Необходимо было спешить, чтобы достигнуть Камчатки до зимы. Путь предстоял долгий, провианта было мало. Головнин вынужден был выдавать ежедневно команде и офицерам две трети обыкновенной порции пресной воды и сухарей и перевести весь экипаж на общий котел питания. Никто из экипажа на это не жаловался. «Диана» под всеми парусами шла на восток.
51 день плыли моряки «Дианы» океаном, не видя ничего, кроме неба и воды, не встретив ни одного судна; шли под снегом, градом и дождем, гонимые свежими, часто попутными ветрами, встречая лишь морских птиц, китов и стада морских свиней, усердно гнавшихся за «Дианой». 7 июля начали обходить Вандименову землю, а 18 числа показались летучие рыбы. С 18 июля начались переменные ветры, много замедлявшие плавание. 25 июля[40] утром на «Диане» увидели остров Анатом, один из Новогебридскихостровов, открытых в 1606 г. испанцем Квиросом и подробно описанных капитаном Куком, к вечеру судно бросило якорь у другого острова той же группы, Танны, в заливе Резолюшен.
Место было необычайно красиво; пологие берега залива окаймлялись горами, поросшими тропическим лесом и упирались в высокую остроконечную гору, из вершины которой выходил черный густой дым, свидетельствовавший о вулканическом происхождении Новогебридов. По временам слышался глухой гул, похожий на отдаленные пушечные выстрелы, ночью из жерла вулкана поднимался сноп пламени, освещавший залив с его зеркальными водами и дремлющий остров. Путешественники радовались этому очаровательному пристанищу. Роскошная тропическая природа манила их на берег. Острова никем после Кука не посещались, и «Диана» была первым судном, случайно зашедшим сюда.
Множество жителей толпилось на берегу залива, черные и нагие, они были вооружены копьями, дубинами, стрелами и луками. Некоторые махали зелеными ветками в знак дружественной встречи, иные бегали и суетились. Население с удивлением следило за приближением к ним неожиданного гостя. Вообще в толпе заметны были сильное движение и любопытство, сопровождаемые непрерывным громким говором.
Едва «Диана» бросила якорь, как от берега отделилось несколько небольших лодок, на которых помещалось не более 4–6 человек. Они окружили шлюп и махали зелеными ветками, но взойти на шлюп без приглашения не отваживались.

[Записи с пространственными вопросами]
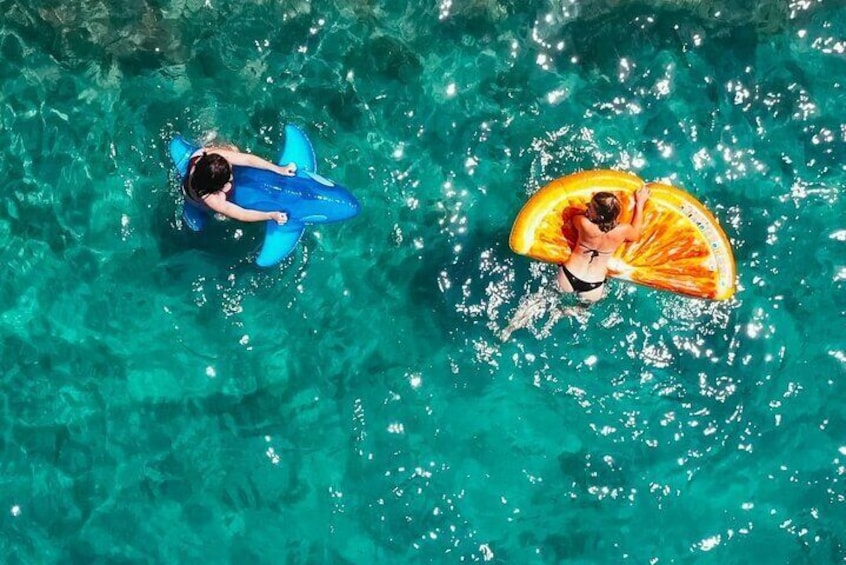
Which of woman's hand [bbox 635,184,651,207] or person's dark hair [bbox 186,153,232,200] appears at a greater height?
woman's hand [bbox 635,184,651,207]

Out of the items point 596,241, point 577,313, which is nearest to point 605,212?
point 596,241

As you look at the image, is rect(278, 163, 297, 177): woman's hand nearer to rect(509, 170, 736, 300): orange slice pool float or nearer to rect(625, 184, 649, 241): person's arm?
rect(509, 170, 736, 300): orange slice pool float

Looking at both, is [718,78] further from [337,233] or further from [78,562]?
[78,562]

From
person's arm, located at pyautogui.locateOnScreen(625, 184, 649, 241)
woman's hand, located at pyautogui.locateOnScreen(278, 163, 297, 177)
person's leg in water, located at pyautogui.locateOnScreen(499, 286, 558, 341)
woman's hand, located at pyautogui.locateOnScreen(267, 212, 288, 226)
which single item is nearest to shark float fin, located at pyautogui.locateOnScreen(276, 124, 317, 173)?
woman's hand, located at pyautogui.locateOnScreen(278, 163, 297, 177)

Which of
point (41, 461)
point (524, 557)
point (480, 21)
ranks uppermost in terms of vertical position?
point (480, 21)

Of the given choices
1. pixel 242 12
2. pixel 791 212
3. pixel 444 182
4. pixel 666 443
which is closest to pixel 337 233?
pixel 444 182

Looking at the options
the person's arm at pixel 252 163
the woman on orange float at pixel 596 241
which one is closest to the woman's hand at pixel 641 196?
the woman on orange float at pixel 596 241

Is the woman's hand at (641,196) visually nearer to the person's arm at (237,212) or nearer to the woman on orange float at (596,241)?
the woman on orange float at (596,241)
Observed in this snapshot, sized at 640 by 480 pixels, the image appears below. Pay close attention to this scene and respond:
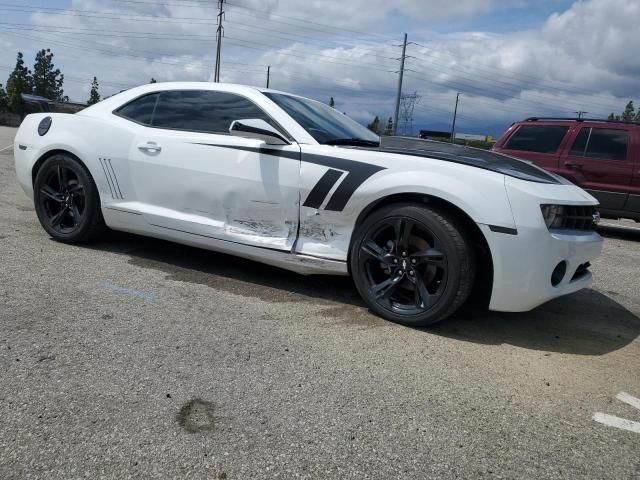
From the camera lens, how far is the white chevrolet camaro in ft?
10.7

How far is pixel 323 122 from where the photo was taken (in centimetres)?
428

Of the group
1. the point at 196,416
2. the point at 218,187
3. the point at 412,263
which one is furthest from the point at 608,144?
the point at 196,416

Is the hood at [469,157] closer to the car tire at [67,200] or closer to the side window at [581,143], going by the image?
the car tire at [67,200]

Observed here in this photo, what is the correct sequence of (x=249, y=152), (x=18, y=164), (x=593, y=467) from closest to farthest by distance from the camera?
(x=593, y=467)
(x=249, y=152)
(x=18, y=164)

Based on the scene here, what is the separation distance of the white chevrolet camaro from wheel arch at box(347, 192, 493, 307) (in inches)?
0.4

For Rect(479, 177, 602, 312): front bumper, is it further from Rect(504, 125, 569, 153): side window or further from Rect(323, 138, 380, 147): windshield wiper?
Rect(504, 125, 569, 153): side window

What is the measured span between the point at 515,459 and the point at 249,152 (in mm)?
2620

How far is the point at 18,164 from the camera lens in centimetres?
508

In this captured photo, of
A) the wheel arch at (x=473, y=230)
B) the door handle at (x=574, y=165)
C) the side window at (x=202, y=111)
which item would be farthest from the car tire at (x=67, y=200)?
the door handle at (x=574, y=165)

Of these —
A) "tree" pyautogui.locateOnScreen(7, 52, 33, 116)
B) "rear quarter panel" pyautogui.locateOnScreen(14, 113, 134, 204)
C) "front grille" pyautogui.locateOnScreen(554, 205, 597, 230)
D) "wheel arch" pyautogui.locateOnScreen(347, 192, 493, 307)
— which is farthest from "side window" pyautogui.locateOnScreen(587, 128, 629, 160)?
"tree" pyautogui.locateOnScreen(7, 52, 33, 116)

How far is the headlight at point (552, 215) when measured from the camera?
322cm

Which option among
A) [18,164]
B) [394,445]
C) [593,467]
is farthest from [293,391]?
[18,164]

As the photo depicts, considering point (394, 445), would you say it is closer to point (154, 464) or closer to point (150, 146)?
point (154, 464)

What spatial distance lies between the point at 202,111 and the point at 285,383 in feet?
8.20
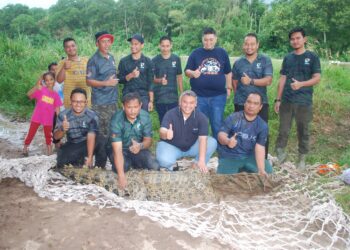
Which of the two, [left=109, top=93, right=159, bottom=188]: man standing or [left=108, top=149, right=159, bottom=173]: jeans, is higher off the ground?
[left=109, top=93, right=159, bottom=188]: man standing

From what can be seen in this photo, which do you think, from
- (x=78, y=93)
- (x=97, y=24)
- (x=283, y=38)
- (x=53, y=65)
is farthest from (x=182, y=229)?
(x=97, y=24)

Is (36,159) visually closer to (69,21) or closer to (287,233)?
(287,233)

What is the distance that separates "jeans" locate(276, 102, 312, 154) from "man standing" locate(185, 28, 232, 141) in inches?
29.4

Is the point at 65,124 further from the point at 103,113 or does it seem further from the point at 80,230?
the point at 80,230

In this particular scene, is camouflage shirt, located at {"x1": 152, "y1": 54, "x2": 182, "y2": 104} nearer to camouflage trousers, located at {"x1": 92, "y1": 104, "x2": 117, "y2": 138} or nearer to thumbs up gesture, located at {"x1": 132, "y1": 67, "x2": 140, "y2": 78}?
thumbs up gesture, located at {"x1": 132, "y1": 67, "x2": 140, "y2": 78}

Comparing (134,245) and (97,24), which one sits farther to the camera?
(97,24)

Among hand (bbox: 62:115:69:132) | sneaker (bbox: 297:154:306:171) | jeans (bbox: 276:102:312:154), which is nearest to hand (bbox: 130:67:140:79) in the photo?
hand (bbox: 62:115:69:132)

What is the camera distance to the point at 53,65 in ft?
18.5

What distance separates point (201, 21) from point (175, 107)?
17767 mm

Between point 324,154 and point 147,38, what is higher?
point 147,38

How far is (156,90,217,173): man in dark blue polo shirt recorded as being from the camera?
3.93 m

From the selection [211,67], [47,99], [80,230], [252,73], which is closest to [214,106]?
[211,67]

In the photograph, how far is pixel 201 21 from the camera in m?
21.0

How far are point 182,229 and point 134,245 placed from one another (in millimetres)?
384
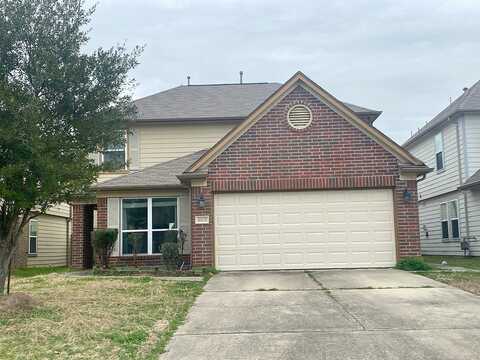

- ЗАДАНИЕ -
Продолжите, пожалуйста, рассказ о плавании шлюпа «Диана», начав сразу после его последнего предложения.

- ОТВЕТ -
Когда убрались с парусами и снастями, Головнин приказал спустить на воду гребные суда для обследования берега. Как только он отвалил от шлюпа, вся флотилия островитян последовала за ним. К нему приблизилась лодка со старшиной дикарей. Головнин пригласил старшину к себе. Перескочив в шлюпку, он уселся радом с Головниным, объяснил, что его зовут Гунама, и предложил свои услуги. Головнин пользуясь собранным Куком небольшим словарем, объявил Гунаме, что ему нужны вода, дрова, кокосы, бананы, хлебные плоды, свиньи и пр., и чтобы побудить его к скорейшему, исполнению требований, подарил ему ножик, ножницы и бисер и обещал дать еще больше вещей, если он все исполнит.
Гунама кивал головой утвердительно, показывая, что хорошо понял Головнина и, в свою очередь, принялся просить, чтобы Головнин уступил ему шлюпку, на которой они шли, за что он даст десять буга, т. е. десять свиней, — так дорого ценил он этих животных, а шлюпка, стоившая не менее тысячи рублей, казалась ему безделицей! Головнин покачал отрицательно головой. Гунама понял, что торг не состоялся, и, прикладывая пальцы к голове в виде рогов, начал объяснять, что желает иметь буга с рогами и дал бы за него буга без рогов, т. е. хотел бы променять свинью на козу или барана. К сожалению, на «Диане» не было этих животных, которых Гунама видел, вероятно, на кораблях Кука.
Дорогою Головнин старался объяснить Гунаме, что русское государство обширно и могущественно, что шлюп зовут «Диана», но дикарь это не понял, ему показалось, что «Диана» это сам Головнин. Он с радостью подхватил это имя, вскочил на ноги и, показывая окружавшим шлюпку дикарям на Головнина, кричал что есть мочи: «Диана! Диана! Диана!» Дикари подхватили это имя и принялись также кричать: «Диана! Диана!» Берег был уже близок, и стоявшая на нем толпа радостно повторяла: «Диана! Диана!», махая в то же время пальмовыми ветвями.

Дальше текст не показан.